TASK PROMPT – Provide a verbatim copy of the data below.

SUPPLIED MATERIAL –
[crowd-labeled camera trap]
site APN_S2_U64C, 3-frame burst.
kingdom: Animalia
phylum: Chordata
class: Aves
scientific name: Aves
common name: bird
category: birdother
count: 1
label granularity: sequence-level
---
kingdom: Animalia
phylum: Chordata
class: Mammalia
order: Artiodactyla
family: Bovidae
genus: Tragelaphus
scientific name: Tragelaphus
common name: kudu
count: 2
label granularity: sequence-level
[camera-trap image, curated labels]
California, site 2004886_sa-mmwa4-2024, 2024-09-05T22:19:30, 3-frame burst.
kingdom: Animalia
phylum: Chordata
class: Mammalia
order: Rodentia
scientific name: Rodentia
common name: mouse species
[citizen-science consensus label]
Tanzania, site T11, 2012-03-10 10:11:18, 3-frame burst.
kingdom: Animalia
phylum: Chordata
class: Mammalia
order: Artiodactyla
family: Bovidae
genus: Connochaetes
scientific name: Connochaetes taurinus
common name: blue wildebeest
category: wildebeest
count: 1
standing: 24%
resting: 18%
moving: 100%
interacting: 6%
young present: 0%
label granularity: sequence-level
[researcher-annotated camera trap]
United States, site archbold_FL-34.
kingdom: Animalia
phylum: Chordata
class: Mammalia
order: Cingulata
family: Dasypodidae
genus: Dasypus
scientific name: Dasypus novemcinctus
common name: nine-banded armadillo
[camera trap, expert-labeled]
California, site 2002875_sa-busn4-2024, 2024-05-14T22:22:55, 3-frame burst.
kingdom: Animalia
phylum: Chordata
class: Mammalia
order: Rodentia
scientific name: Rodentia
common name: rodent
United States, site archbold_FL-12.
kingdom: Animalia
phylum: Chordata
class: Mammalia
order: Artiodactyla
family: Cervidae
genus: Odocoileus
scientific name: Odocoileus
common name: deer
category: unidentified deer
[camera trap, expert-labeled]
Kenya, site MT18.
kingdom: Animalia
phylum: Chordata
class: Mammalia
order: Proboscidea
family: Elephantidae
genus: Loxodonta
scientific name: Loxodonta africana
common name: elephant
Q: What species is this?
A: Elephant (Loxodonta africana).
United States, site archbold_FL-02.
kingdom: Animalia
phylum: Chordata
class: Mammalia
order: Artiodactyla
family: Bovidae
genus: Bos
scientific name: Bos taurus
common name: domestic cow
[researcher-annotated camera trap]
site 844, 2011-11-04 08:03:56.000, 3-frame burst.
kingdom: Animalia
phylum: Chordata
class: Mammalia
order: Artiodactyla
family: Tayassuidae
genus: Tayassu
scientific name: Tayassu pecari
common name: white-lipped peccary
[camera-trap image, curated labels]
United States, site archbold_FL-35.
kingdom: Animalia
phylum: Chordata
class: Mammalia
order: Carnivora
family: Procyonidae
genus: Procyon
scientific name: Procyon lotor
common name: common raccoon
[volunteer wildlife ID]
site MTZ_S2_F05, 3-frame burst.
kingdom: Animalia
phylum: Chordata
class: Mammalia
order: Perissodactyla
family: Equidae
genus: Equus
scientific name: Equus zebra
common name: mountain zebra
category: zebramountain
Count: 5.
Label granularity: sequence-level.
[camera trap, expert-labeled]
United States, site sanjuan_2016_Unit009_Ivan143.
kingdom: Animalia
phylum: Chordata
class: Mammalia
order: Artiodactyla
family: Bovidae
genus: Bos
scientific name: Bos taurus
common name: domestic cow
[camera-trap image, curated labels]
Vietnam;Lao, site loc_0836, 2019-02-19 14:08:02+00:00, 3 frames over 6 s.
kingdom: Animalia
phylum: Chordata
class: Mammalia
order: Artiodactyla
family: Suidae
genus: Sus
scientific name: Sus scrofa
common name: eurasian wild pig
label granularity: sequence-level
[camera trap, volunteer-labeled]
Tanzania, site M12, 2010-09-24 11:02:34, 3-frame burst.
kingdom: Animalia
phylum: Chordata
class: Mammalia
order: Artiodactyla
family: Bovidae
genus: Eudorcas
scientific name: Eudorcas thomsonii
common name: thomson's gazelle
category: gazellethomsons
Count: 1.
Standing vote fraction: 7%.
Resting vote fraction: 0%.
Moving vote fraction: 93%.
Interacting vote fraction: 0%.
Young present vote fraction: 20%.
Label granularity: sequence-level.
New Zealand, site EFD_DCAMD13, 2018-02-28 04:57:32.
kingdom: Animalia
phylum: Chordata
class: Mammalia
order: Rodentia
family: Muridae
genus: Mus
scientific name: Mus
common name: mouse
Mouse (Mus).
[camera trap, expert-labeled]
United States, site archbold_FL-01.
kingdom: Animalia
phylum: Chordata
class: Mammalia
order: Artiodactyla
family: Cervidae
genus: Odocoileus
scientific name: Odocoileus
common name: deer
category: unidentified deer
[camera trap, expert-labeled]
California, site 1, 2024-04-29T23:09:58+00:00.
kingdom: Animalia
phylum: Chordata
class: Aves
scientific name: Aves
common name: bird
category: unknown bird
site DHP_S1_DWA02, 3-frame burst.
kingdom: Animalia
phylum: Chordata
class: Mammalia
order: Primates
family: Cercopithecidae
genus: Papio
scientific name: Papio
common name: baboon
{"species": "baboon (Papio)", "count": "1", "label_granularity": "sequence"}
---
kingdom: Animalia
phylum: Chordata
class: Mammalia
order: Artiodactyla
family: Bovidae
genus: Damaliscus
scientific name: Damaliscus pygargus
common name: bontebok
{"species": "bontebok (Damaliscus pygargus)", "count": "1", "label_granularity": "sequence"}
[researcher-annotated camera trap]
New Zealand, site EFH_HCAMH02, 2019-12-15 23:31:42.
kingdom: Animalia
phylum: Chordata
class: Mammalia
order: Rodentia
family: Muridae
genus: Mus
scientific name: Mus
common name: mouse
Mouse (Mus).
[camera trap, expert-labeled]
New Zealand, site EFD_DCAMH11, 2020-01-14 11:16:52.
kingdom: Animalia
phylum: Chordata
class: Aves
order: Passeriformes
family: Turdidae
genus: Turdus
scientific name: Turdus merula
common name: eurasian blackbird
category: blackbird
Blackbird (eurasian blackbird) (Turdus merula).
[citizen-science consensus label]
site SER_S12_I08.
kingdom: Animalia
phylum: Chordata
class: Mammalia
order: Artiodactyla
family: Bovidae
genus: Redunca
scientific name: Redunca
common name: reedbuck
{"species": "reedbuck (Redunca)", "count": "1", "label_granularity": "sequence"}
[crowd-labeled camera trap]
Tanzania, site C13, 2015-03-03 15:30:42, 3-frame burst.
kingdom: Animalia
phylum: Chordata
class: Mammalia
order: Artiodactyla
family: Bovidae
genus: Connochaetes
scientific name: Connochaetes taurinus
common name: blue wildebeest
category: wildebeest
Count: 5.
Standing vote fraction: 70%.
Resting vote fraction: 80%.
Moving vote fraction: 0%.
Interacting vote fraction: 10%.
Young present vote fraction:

TASK RESULT –
[crowd-labeled camera trap]
site APN_S2_U64C, 3-frame burst.
kingdom: Animalia
phylum: Chordata
class: Aves
scientific name: Aves
common name: bird
category: birdother
count: 1
label granularity: sequence-level
---
kingdom: Animalia
phylum: Chordata
class: Mammalia
order: Artiodactyla
family: Bovidae
genus: Tragelaphus
scientific name: Tragelaphus
common name: kudu
count: 2
label granularity: sequence-level
[camera-trap image, curated labels]
California, site 2004886_sa-mmwa4-2024, 2024-09-05T22:19:30, 3-frame burst.
kingdom: Animalia
phylum: Chordata
class: Mammalia
order: Rodentia
scientific name: Rodentia
common name: mouse species
[citizen-science consensus label]
Tanzania, site T11, 2012-03-10 10:11:18, 3-frame burst.
kingdom: Animalia
phylum: Chordata
class: Mammalia
order: Artiodactyla
family: Bovidae
genus: Connochaetes
scientific name: Connochaetes taurinus
common name: blue wildebeest
category: wildebeest
count: 1
standing: 24%
resting: 18%
moving: 100%
interacting: 6%
young present: 0%
label granularity: sequence-level
[researcher-annotated camera trap]
United States, site archbold_FL-34.
kingdom: Animalia
phylum: Chordata
class: Mammalia
order: Cingulata
family: Dasypodidae
genus: Dasypus
scientific name: Dasypus novemcinctus
common name: nine-banded armadillo
[camera trap, expert-labeled]
California, site 2002875_sa-busn4-2024, 2024-05-14T22:22:55, 3-frame burst.
kingdom: Animalia
phylum: Chordata
class: Mammalia
order: Rodentia
scientific name: Rodentia
common name: rodent
United States, site archbold_FL-12.
kingdom: Animalia
phylum: Chordata
class: Mammalia
order: Artiodactyla
family: Cervidae
genus: Odocoileus
scientific name: Odocoileus
common name: deer
category: unidentified deer
[camera trap, expert-labeled]
Kenya, site MT18.
kingdom: Animalia
phylum: Chordata
class: Mammalia
order: Proboscidea
family: Elephantidae
genus: Loxodonta
scientific name: Loxodonta africana
common name: elephant
Q: What species is this?
A: Elephant (Loxodonta africana).
United States, site archbold_FL-02.
kingdom: Animalia
phylum: Chordata
class: Mammalia
order: Artiodactyla
family: Bovidae
genus: Bos
scientific name: Bos taurus
common name: domestic cow
[researcher-annotated camera trap]
site 844, 2011-11-04 08:03:56.000, 3-frame burst.
kingdom: Animalia
phylum: Chordata
class: Mammalia
order: Artiodactyla
family: Tayassuidae
genus: Tayassu
scientific name: Tayassu pecari
common name: white-lipped peccary
[camera-trap image, curated labels]
United States, site archbold_FL-35.
kingdom: Animalia
phylum: Chordata
class: Mammalia
order: Carnivora
family: Procyonidae
genus: Procyon
scientific name: Procyon lotor
common name: common raccoon
[volunteer wildlife ID]
site MTZ_S2_F05, 3-frame burst.
kingdom: Animalia
phylum: Chordata
class: Mammalia
order: Perissodactyla
family: Equidae
genus: Equus
scientific name: Equus zebra
common name: mountain zebra
category: zebramountain
Count: 5.
Label granularity: sequence-level.
[camera trap, expert-labeled]
United States, site sanjuan_2016_Unit009_Ivan143.
kingdom: Animalia
phylum: Chordata
class: Mammalia
order: Artiodactyla
family: Bovidae
genus: Bos
scientific name: Bos taurus
common name: domestic cow
[camera-trap image, curated labels]
Vietnam;Lao, site loc_0836, 2019-02-19 14:08:02+00:00, 3 frames over 6 s.
kingdom: Animalia
phylum: Chordata
class: Mammalia
order: Artiodactyla
family: Suidae
genus: Sus
scientific name: Sus scrofa
common name: eurasian wild pig
label granularity: sequence-level
[camera trap, volunteer-labeled]
Tanzania, site M12, 2010-09-24 11:02:34, 3-frame burst.
kingdom: Animalia
phylum: Chordata
class: Mammalia
order: Artiodactyla
family: Bovidae
genus: Eudorcas
scientific name: Eudorcas thomsonii
common name: thomson's gazelle
category: gazellethomsons
Count: 1.
Standing vote fraction: 7%.
Resting vote fraction: 0%.
Moving vote fraction: 93%.
Interacting vote fraction: 0%.
Young present vote fraction: 20%.
Label granularity: sequence-level.
New Zealand, site EFD_DCAMD13, 2018-02-28 04:57:32.
kingdom: Animalia
phylum: Chordata
class: Mammalia
order: Rodentia
family: Muridae
genus: Mus
scientific name: Mus
common name: mouse
Mouse (Mus).
[camera trap, expert-labeled]
United States, site archbold_FL-01.
kingdom: Animalia
phylum: Chordata
class: Mammalia
order: Artiodactyla
family: Cervidae
genus: Odocoileus
scientific name: Odocoileus
common name: deer
category: unidentified deer
[camera trap, expert-labeled]
California, site 1, 2024-04-29T23:09:58+00:00.
kingdom: Animalia
phylum: Chordata
class: Aves
scientific name: Aves
common name: bird
category: unknown bird
site DHP_S1_DWA02, 3-frame burst.
kingdom: Animalia
phylum: Chordata
class: Mammalia
order: Primates
family: Cercopithecidae
genus: Papio
scientific name: Papio
common name: baboon
{"species": "baboon (Papio)", "count": "1", "label_granularity": "sequence"}
---
kingdom: Animalia
phylum: Chordata
class: Mammalia
order: Artiodactyla
family: Bovidae
genus: Damaliscus
scientific name: Damaliscus pygargus
common name: bontebok
{"species": "bontebok (Damaliscus pygargus)", "count": "1", "label_granularity": "sequence"}
[researcher-annotated camera trap]
New Zealand, site EFH_HCAMH02, 2019-12-15 23:31:42.
kingdom: Animalia
phylum: Chordata
class: Mammalia
order: Rodentia
family: Muridae
genus: Mus
scientific name: Mus
common name: mouse
Mouse (Mus).
[camera trap, expert-labeled]
New Zealand, site EFD_DCAMH11, 2020-01-14 11:16:52.
kingdom: Animalia
phylum: Chordata
class: Aves
order: Passeriformes
family: Turdidae
genus: Turdus
scientific name: Turdus merula
common name: eurasian blackbird
category: blackbird
Blackbird (eurasian blackbird) (Turdus merula).
[citizen-science consensus label]
site SER_S12_I08.
kingdom: Animalia
phylum: Chordata
class: Mammalia
order: Artiodactyla
family: Bovidae
genus: Redunca
scientific name: Redunca
common name: reedbuck
{"species": "reedbuck (Redunca)", "count": "1", "label_granularity": "sequence"}
[crowd-labeled camera trap]
Tanzania, site C13, 2015-03-03 15:30:42, 3-frame burst.
kingdom: Animalia
phylum: Chordata
class: Mammalia
order: Artiodactyla
family: Bovidae
genus: Connochaetes
scientific name: Connochaetes taurinus
common name: blue wildebeest
category: wildebeest
Count: 5.
Standing vote fraction: 70%.
Resting vote fraction: 80%.
Moving vote fraction: 0%.
Interacting vote fraction: 10%.
Young present vote fraction:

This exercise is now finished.